GlobalCOAL facilitates the trading of coal and coal derivatives by means of a standard industry contract (‘SCoTA’) and an online trading platform. Traders and brokers who make use of this platform sign a Product Licensing Agreement. Under this agreement, globalCOAL grants licensees a licence ‘under its Intellectual Property Rights in the globalCOAL Products to use the globalCOAL Products and the Trade Marks’ and in return the licensees undertake not to the ‘use the globalCOAL Products’ in certain ways, including transactions with parties that are not other globalCOAL licensees. ‘Products’ include data, prices, indices and contracts developed and published by globalCOAL.

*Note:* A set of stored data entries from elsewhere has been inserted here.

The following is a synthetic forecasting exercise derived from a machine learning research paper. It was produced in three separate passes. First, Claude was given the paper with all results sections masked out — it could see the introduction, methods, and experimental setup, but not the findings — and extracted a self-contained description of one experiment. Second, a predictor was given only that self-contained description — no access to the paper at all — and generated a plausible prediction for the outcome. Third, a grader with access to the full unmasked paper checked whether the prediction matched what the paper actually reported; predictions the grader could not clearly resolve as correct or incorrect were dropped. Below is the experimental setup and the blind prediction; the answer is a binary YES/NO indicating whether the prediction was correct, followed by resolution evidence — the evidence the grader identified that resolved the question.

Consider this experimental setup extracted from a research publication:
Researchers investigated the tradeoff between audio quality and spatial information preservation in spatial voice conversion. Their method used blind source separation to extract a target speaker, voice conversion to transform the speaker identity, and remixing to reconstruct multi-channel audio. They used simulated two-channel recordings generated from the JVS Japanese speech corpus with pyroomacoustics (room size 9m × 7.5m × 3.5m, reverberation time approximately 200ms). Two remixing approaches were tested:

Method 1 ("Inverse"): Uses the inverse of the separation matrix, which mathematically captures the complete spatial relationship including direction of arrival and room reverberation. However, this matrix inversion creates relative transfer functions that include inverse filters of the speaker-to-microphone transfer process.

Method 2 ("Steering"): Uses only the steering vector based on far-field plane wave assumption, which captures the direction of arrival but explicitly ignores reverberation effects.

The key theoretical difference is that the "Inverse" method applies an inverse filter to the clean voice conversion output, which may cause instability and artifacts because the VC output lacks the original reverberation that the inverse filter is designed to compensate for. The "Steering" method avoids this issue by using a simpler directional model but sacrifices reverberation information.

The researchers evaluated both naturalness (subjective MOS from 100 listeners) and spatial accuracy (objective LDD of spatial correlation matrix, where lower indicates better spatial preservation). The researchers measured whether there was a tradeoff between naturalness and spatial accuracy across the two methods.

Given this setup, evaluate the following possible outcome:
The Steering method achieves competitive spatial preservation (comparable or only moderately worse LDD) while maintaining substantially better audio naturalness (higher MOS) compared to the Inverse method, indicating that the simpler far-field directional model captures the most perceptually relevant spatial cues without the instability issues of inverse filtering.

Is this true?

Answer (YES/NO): NO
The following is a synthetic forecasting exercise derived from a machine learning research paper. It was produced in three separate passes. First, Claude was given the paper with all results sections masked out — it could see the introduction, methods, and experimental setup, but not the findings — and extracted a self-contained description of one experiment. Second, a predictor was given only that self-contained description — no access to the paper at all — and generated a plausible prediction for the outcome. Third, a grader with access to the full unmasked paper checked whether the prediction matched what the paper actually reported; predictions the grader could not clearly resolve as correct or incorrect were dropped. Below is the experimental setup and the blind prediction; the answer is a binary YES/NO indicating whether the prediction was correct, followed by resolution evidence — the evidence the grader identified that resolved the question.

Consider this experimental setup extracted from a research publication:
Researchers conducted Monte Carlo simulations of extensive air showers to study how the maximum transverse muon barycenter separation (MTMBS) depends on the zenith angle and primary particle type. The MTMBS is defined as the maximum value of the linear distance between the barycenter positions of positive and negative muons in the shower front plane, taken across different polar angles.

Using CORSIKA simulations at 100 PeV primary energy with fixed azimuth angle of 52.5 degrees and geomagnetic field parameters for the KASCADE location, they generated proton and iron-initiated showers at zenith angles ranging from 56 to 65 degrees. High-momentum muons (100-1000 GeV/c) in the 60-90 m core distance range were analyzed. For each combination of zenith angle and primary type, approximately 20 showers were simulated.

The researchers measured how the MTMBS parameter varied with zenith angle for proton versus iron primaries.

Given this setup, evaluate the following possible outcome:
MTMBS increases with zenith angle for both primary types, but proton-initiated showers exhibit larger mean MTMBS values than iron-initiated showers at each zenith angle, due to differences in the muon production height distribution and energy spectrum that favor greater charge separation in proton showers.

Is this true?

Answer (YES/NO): NO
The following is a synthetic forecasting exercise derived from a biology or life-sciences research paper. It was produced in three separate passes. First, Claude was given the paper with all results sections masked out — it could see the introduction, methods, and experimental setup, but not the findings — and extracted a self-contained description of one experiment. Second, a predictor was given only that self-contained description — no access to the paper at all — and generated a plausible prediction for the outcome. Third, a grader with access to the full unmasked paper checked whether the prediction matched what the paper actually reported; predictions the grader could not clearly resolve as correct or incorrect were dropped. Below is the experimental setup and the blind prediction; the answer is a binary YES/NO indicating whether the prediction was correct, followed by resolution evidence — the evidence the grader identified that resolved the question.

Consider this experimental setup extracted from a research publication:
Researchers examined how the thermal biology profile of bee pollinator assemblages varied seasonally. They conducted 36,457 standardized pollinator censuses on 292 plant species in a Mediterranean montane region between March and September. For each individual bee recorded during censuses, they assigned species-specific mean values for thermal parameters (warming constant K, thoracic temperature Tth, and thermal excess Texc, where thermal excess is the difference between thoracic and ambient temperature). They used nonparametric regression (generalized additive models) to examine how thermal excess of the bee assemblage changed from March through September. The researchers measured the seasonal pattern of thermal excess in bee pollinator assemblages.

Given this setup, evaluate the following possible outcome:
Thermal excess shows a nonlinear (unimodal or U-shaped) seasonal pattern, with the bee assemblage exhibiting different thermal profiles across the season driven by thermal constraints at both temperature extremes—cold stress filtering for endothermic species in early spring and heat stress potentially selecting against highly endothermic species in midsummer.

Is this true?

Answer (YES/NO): NO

This agreement was scrutinized last week in Global Coal Ltd v. London Commodity Brokers. The court asked itself: is it only globalCOAL’s IP that licensees are undertaking not to use in prohibited ways or does the undertaking extend further, to not using any of globalCOAL’s information and documents? Mr Justice Briggs came to the conclusion that the undertaking related to the Products, not the IP. If London Commodity Brokers had used the Products in brokering trades with parties that were not globalCOAL licensees, it would be in breach of contract even if it had not made use of globalCOAL’s IP.
Either way, the licensees’ obligations technically extend beyond IP rights. Copyright could never forbid you to refer to a dictionary when you write something. A contract can, perhaps. Moreover, restricting use of the Products was working more efficiently for globalCOAL than enforcing IP: the court found it easier, quicker and cheaper to determine whether a licensee had used the Products than the IP (e.g. copying SCoTA) – and jurisdiction was cleaner too.
But the advantages may not be without their risks. As the judgment draws to a close, it makes a passing reference to ‘potentially serious issues of abuse of dominant position’, but leaves them for another day.